Credit: NASA/Johns Hopkins APL/Naval Research Laboratory/Guillermo Stenborg and Brendan Gallagher

Also refer to the technical material cited in the Space Exploration SE question

and see


Phys.org's Parker Solar Probe offers stunning view of Venus includes the image above taken by the Parker Solar Probe.

My previous question Has Hubble photographed Venus in near IR? If so how does it compare to the new and exciting Parker Solar Probe image? provides extensive specifications and details and several links that I won't copy/paste here. Basically Parker Solar Probe's WISPR cameras have long wavelength cutoffs of 740 and 725 nm implemented by filters.

There was "surprise" that surface features on the dark side of Venus were imaged by one of these cameras during a Parker Solar Probe flyby (gravitational assist) of Venus.

With what was known about the camera filters' band passes, Venus' atmospheric optical transmission windows, and the available light, it was not expected to see anything originating from the surface.

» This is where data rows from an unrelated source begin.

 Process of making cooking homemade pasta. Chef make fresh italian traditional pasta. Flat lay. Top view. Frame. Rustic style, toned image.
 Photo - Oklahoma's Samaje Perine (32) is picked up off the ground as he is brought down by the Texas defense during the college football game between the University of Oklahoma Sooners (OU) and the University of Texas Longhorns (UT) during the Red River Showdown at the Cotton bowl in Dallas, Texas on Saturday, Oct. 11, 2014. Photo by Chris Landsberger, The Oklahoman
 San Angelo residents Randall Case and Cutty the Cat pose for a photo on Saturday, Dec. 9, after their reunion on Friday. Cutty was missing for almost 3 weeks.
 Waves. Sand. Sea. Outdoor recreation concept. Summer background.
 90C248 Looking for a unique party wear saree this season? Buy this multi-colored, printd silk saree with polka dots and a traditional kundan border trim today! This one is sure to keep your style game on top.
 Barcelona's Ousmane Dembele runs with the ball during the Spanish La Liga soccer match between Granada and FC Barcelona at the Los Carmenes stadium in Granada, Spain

At the time it was suspected that either the filters or Venus' atmosphere had some unexpected transmission at wavelengths that had not been characterized, and so thermal infrared light radiated by Venus' surface was reaching the camera's imaging chip. (With a bandgap of about 1.1 eV, silicon can detect out to about 1100 nm or so depending on doping)

Of course anomalous emission of Venus' surface due to unexpected temperature might also be part of the explanation.

So I'd like to ask:

Question: Did they ever figure out why Parker's WISPR cameras were able to see the surface of Venus? Mischaracterized filter, or unexpected atmospheric window? Or maybe something else?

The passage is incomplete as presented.